I'm really interested to see how the History skill works out. Allowing you to add a bonus to your aid of another player. Seems like it could be a really good combo for a support character.
Okay, then let's discuss these feats and some of the real problems they perpetuate. The fact that skills are tied to abilities is an inherent flaw in the skill system. One that these feats compounds upon. So the first major problem with all of these eats is they arbitrarily increase an ability score. I see no reason why I couldn't argue that being stealthy is less a function of dexterity and more a function of intelligence or wisdom. Also all of the complaints voiced seem to be about what could happen. Shouldn't there be a fair amount of play testing done before we start throwing out the gloom and doom of what a minority amount of jack wagon players may or may not do?
AGreed. Personally, I don't think the game should go out of its way to avoid giving such players ammunition, nor do I think the complaints about these feats breaking things are even founded in situations that are likely to come up, most of the time.
Stealthy will come up, but is also fine, imo.
I dont care if some brat in a store "screams bloody murder", nor do I care for such blatantly hyperbolic language in these discussions. What is the point?
They can time their dash across the courtyard for when the guard looks away. Big deal.
I get where you're coming from with the stat boosts, btw, but I'm fine with it because those stats are associated with those skills even if you divorce the two mechanically.
One thing about this though. How does this function with expertise? Because it is functions the exact same way but it is not called the same. Does that mean you can use this in something you have expertise in? And if you can how does that function? Do you simply "add", so that if you have a +4 proficiency bonus you get a total of +12 (+4 from normal proficiency, +4 from expertise, +4 from this?). Or do you double it so that it becomes a +16?
Personally I think that it should be stackable with expertise since you spend a feat to become extremely good in one thing. But having it dubble each other is a bit too much.
(Sorry about the font beeing wonky, used a doc to spellcheck)
You can only ever add one-half, full, or double your proficiency. That is spelled out in the rules.
Occasionally, your proficiency bonus might be multiplied or divided (doubled or halved, for example) before you apply it. For example, the rogue’s Expertise feature doubles the proficiency bonus for certain ability checks. If a circumstance suggests that your proficiency bonus applies more than once to the same roll, you still add it only once and multiply or divide it only once.
I feel like the benefit of Performer is something anyone should be able to do.
My thoughts exactly. You start creating feats like this, and next thing you know if someone says "Can I play a song to distract someone" the answer is going to be "Well, there's a feat for that."
I feel like the benefit of Performer is something anyone should be able to do.
My thoughts exactly. You start creating feats like this, and next thing you know if someone says "Can I play a song to distract someone" the answer is going to be "Well, there's a feat for that."
Yuck.
I've been playing these games for over 20 years, and I've never seen that. I don't understand how someone could even possibly come to that conclusion, ever, unless the system in question explicitly spelled out that characters can only ever do what is explicitly spelled out for them to do.
Every one of these feats, with the possilble exception of Stealthy, depending on how you interpret the intent, and whether you think they will change the wording to reflect that intent, and arguably Performer (see below), gives an enhanced/upgraded specific ability. Yes, you can scare people without Menacing. You just aren't necessarily going to give them the Frightened condition, and you won't be doing it as part of another action, unless your DM is using the skill system differently than it's obvious intent.

- Using the information:
a: In the feat discussion, why does one poster think the feat should stack with expertise?
b: According to the feat discussion, what does the rogue's Expertise feature do to the proficiency bonus?

- Data extracts:
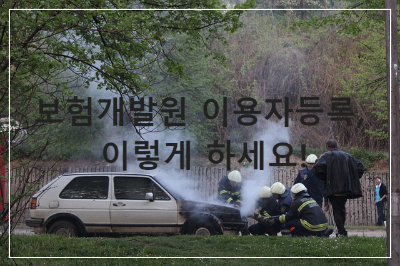 보험개발원이용자등록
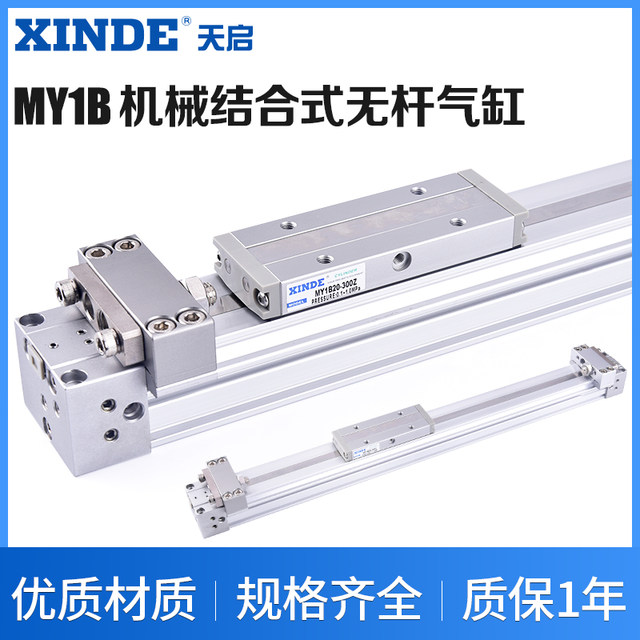 Type Mechanical Rodless Cylinder MY1B16-100 MY1B20-200 MY1B25-300 MY1B32-400 MY1B40-500 MY1B40-600 MY1B16-700 MY1B20-800(MY1B-25,300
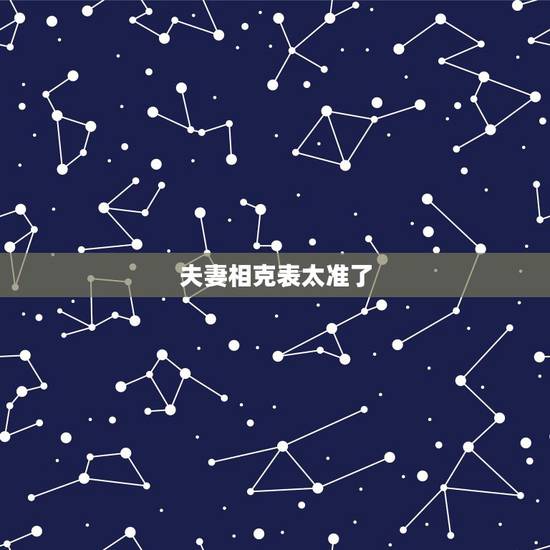 夫妻相克表太准了 夫妻最不合的属相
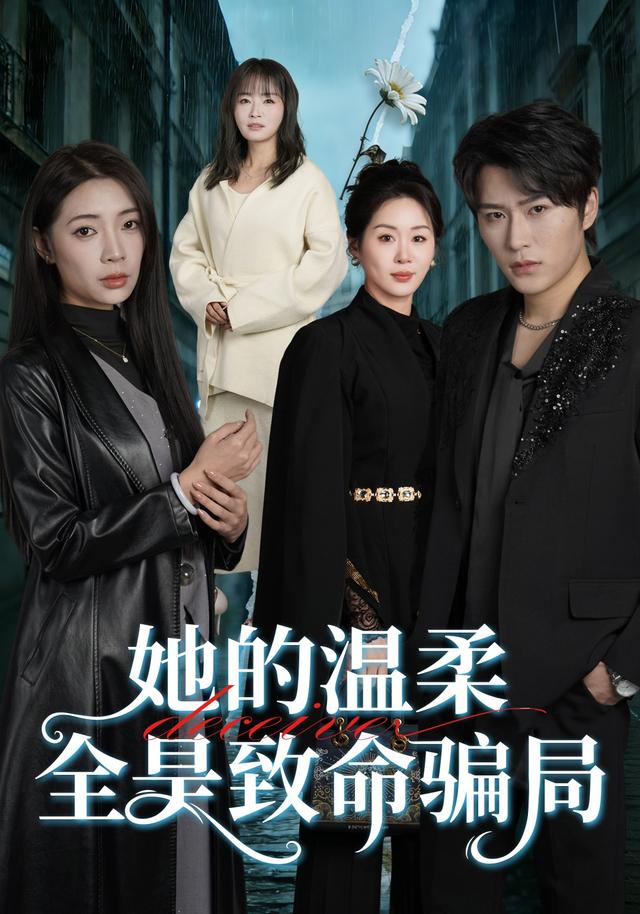 她的温柔全是致命骗局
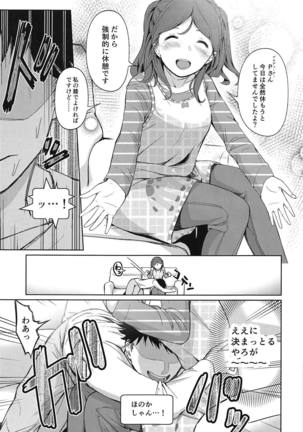 Watashi no Ohiza Tsukaimasu ka? Page #6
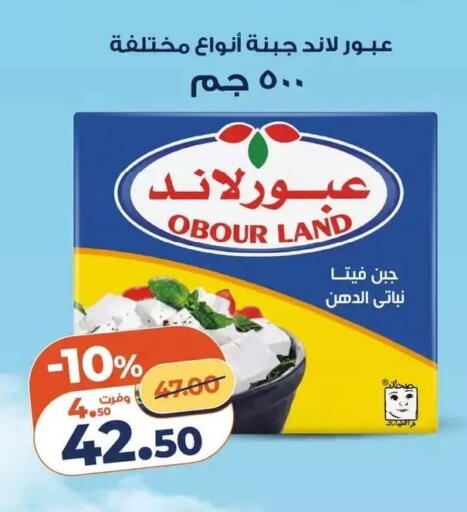 available at Kazyon  in Egypt - Cairo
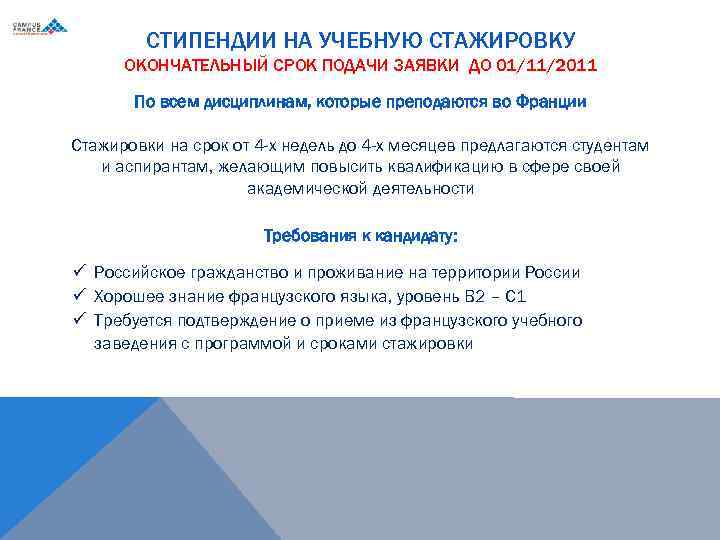 СТИПЕНДИИ НА УЧЕБНУЮ СТАЖИРОВКУ ОКОНЧАТЕЛЬНЫЙ СРОК ПОДАЧИ ЗАЯВКИ ДО 01/11/2011 По всем дисциплинам, которые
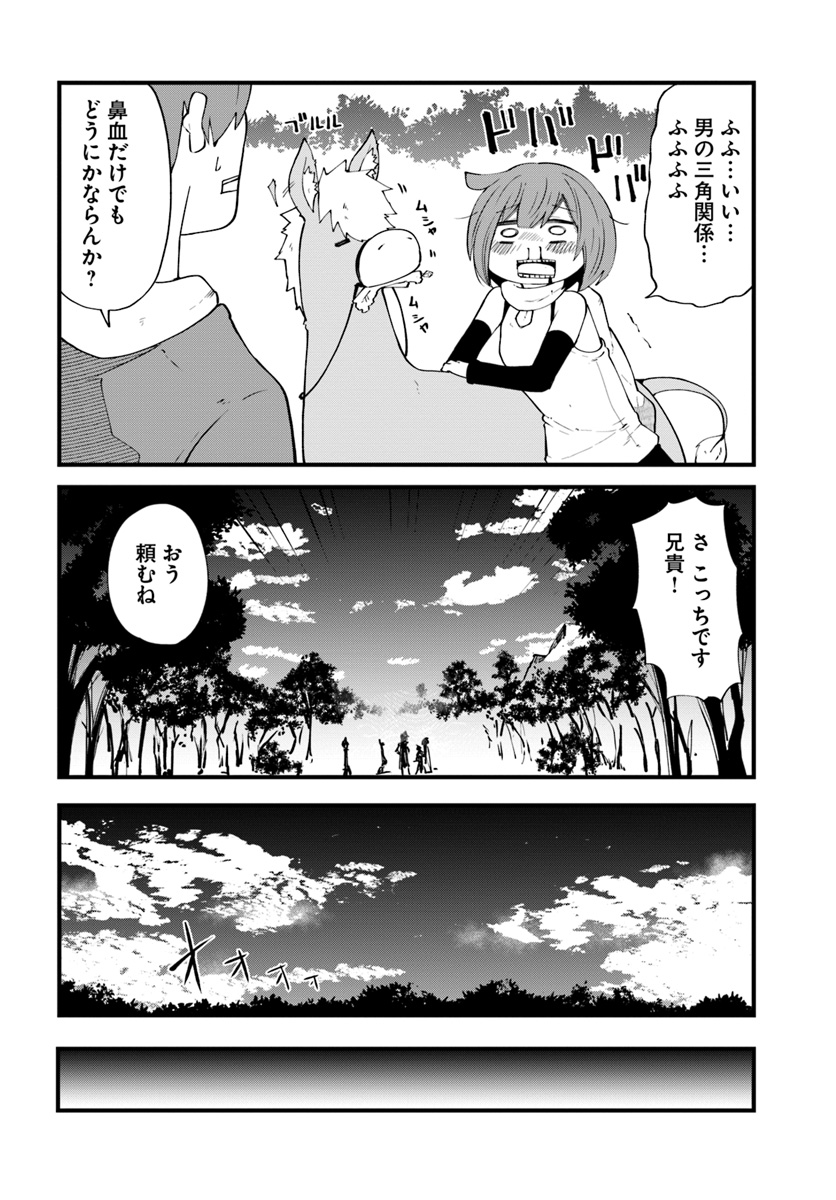 成長チートでなんでもできるようになったが、無職だけは辞められないようです Chap 32 - Next Chap 33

- Results in order:
a: The poster says it should be stackable with expertise because you spend a feat to become extremely good in one thing. The same poster adds that having the two double each other would be too much.

b: It doubles the proficiency bonus for certain ability checks.